To receive the red on white sign was quite serendipitous for us as we underwent a rebranding during this year. Our external banners were replaced with new ones coloured in bold red and white in line with our new guidelines, which complemented the sign very well – colour co-ordination by chance.
In its position at the top of a hill overlooking the Firth of Forth, the sign became subject to many extreme weather conditions – high winds, vicious rain storms, hail-stones that felt like the size of grapefruits. There have been a few occasions when we have had to remove sign completely as it was no longer safe to display. It has already been noted that weather is not climate change, however, on these occasions the poetic irony was not lost on us.
As I previously indicated, I presume that for many people, the experience of the sign is somewhat subconscious, however those who commented about the sign had very strong points of view.
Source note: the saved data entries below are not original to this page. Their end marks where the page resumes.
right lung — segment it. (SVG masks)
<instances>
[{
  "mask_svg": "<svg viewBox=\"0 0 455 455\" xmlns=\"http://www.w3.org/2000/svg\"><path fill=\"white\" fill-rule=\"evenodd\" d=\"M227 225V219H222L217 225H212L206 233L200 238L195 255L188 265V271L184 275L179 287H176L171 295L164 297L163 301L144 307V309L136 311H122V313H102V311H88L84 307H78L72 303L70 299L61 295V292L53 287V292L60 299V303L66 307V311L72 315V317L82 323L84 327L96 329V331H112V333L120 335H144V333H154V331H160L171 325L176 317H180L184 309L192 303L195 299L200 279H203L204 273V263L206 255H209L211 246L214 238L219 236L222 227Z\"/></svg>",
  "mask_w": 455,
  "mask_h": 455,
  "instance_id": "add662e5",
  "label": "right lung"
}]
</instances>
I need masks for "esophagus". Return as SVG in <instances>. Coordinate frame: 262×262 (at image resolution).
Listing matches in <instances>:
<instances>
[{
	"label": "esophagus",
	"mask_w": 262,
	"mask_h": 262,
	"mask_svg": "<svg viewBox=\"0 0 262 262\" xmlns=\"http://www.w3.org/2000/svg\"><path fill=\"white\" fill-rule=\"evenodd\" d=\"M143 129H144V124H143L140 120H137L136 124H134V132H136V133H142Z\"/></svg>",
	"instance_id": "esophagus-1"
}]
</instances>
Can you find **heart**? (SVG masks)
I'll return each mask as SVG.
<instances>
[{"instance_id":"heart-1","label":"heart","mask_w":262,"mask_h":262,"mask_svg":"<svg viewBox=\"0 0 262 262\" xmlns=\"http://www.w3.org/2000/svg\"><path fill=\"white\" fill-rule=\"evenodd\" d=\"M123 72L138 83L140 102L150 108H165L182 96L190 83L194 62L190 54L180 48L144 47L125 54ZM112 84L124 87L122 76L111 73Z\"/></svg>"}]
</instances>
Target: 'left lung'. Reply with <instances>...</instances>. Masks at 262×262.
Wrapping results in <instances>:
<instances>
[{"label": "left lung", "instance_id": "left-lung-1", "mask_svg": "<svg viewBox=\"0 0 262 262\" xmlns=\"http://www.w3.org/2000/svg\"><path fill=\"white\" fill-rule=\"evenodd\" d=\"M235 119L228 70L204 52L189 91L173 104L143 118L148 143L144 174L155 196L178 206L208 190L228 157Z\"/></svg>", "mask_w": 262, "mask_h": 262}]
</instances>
One visitor came in specifically after seeing the sign outside, asking if it was part of a bigger exhibition and wanting to see more. For others, it led to conversations about the terminology of “Climate Change”, what it means, when it should be used, and alternative words to inspire discussions and define climate concerns. This was a very divisive topic for some!
We are positioned within an area of residential housing and some neighbours voiced concerns about the noise of the spinning sign during the day. In response we upped the anti to make sure that the sign could continue to spin in a way that was as close to noiseless as we could muster.
There were also countless times that the sign became an object of fascination for children who would play with it as they passed by, or as they entered or left the gallery.
The Early Warning Sign complemented our exhibition Rhythm in Research by Rachel Duckhouse beautifully. The show explored the artist’s longstanding interaction with bioscience experts and much of the work acts an artistic representation of data collected by these scientists in relation to global warming and water flow. The sign acted as a great point to supplement these conversations. Similarly, in our public artwork commission Rust Garden by Donovan & Siegel, in which we worked very closely with community gardeners and place-makers to encourage local people to think about how they interact with the spaces around them and how we can recycle existing materials and waste into meaningful additions to public spaces, the sign was a useful symbol for how we can frame these discussions and activities.
In hindsight, for more impact, an increase in active interpretation engaging with the sign itself would have given audiences a better understanding to unpick the conceptual implications of the work.
It has been a fantastic opportunity for Edinburgh Printmakers to be part of this nationwide project, and to begin conversations with other host venues. Our programmatic considerations of the interplay between climate destabilisation and contemporary art practice (and all aspects of our existence), particularly in light of recent political developments, feels more pertinent than ever.